SOAL DAN TUGAS -
1 - Salin tanpa perubahan bagian artikel tentang pelemahan IHSG, seluruhnya mulai dari "IHSG ditutup melemah" sampai ke "36,65 miliar saham.".
2 - Menurut artikel tentang pelemahan IHSG, berapa total nilai transaksi pada hari perdagangan tersebut?
3 - Teruskan artikel tentang pelemahan IHSG mulai dari bagian akhir yang tersaji.

KUTIPAN DOKUMEN -
IHSG ditutup melemah sebesar 1,28 persen atau turun 100,49 poin ke level 7.766,84 pada perdagangan 8 September 2025 dan mencapai level terendah 7.628,61 pada  9 September 2025. Menurut laporan Antara News, koreksi ini terutama dipicu oleh aksi jual di saham-saham perbankan besar, yang mendorong sektor keuangan turun sekitar 1,78 persen. Sektor infrastruktur dan sektor lainnya juga turut mengalami tekanan, meskipun dengan persentase yang lebih moderat. Total nilai transaksi hari itu mencapai Rp 20,15 triliun dengan volume perdagangan sekitar 36,65 miliar saham.
Pasar bukan sekadar membaca nama, tapi menangkap sinyal. Dalam konteks reshuffle ini, investor menafsirkan lebih dari sekadar pergantian individu. Mereka mencari petunjuk arah kebijakan, independensi fiskal, serta keberlanjutan reformasi ekonomi yang selama ini dijaga. Kredibilitas Sri Mulyani dalam menjaga defisit anggaran agar tetap di bawah batas 3 persen dari PDB telah lama menjadi pilar kepercayaan investor asing. Penggantiannya dianggap berpotensi menggeser arah kebijakan fiskal ke yang kurang terkendali, sehingga memicu kekhawatiran pasar atas keberlanjutan reformasi ekonomi Indonesia.Â
Ketika sosok sekelas Sri Mulyani yang dikenal disiplin anggaran dan dihormati oleh pasar global digantikan, maka reaksi negatif bukan semata soal "siapa yang masuk", tapi lebih kepada "apa yang akan berubah". Jika dalam jangka pendek pasar menunjukkan gejolak namun kembali stabil, maka reshuffle dianggap tidak mengganggu pondasi kepercayaan. Tapi jika guncangan berlanjut, itu berarti pasar melihat ada pergeseran arah dan kepercayaan yang susah payah dibangun, sedang mengalami erosi.

BAHAN SUMBER -
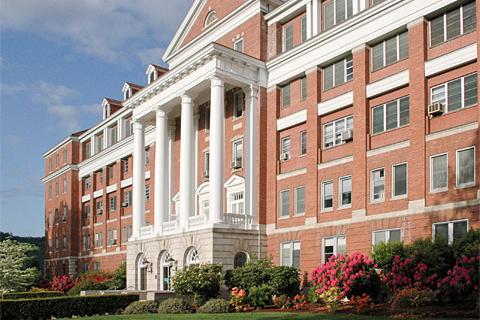 Image of the Roseburg VA Health Care System in Oregon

PEMBAHASAN SOAL -
1 -
IHSG ditutup melemah sebesar 1,28 persen atau turun 100,49 poin ke level 7.766,84 pada perdagangan 8 September 2025 dan mencapai level terendah 7.628,61 pada  9 September 2025. Menurut laporan Antara News, koreksi ini terutama dipicu oleh aksi jual di saham-saham perbankan besar, yang mendorong sektor keuangan turun sekitar 1,78 persen. Sektor infrastruktur dan sektor lainnya juga turut mengalami tekanan, meskipun dengan persentase yang lebih moderat. Total nilai transaksi hari itu mencapai Rp 20,15 triliun dengan volume perdagangan sekitar 36,65 miliar saham.

2 - Total nilai transaksi hari itu mencapai Rp 20,15 triliun.

3 -
Pelaku pasar menginginkan kepastian mengenai pengaturan kebijakan dan kendali fiskal yang stabil. "Dampak perombakan kabinet terhadap setiap perubahan prospektif dalam pengeluaran anggaran dan sumber pendanaan," kata Aninda Mitra, kepala strategi makro Asia di BNY Investment Institute. Pernyataan ini menegaskan bahwa ketidakpastian politik turut menjadi faktor utama yang memengaruhi reaksi pasar, sejalan dengan koreksi tajam IHSG dan tekanan di sektor keuangan yang terjadi pada 8 September 2025.
Selanjutnya, seorang analisis dari Natixis yaitu Trinh Nguyen, menyoroti tantangan pendanaan program makan siang gratis dari presiden, yang sebelumnya berhasil dikelola oleh Sri Mulyani dengan cara memotong pengeluaran lain secara agresif. Nguyen mempertanyakan bagaimana menteri baru akan membiayai program ini sambil juga meningkatkan belanja pertahanan tanpa menciptakan defisit yang lebih besar, yang merupakan kekhawatiran utama bagi para investor.Ketergantungan pemerintah terhadap utang juga menjadi isu, mengingat pelemahan rupiah memperbesar jumlah utang luar negeri dalam rupiah.
Hal ini memberikan tekanan pada sentimen pelaku usaha yang bergantung pada pendanaan dari pasar modal dan pinjaman bank. Pelemahan rupiah meningkatkan biaya impor untuk bahan mentah dan peralatan berat, berpotensi memperlambat proyek infrastruktur. Investor serta kontraktor menunda ekspansi akibat tingkat suku bunga pinjaman yang lebih tinggi. Dampak ini merembet ke rantai pasok industri konstruksi dan berpengaruh pada tenaga kerja. Selain itu, melemahnya daya beli karena harga barang impor yang meningkat juga menekan aktivitas di sektor riil.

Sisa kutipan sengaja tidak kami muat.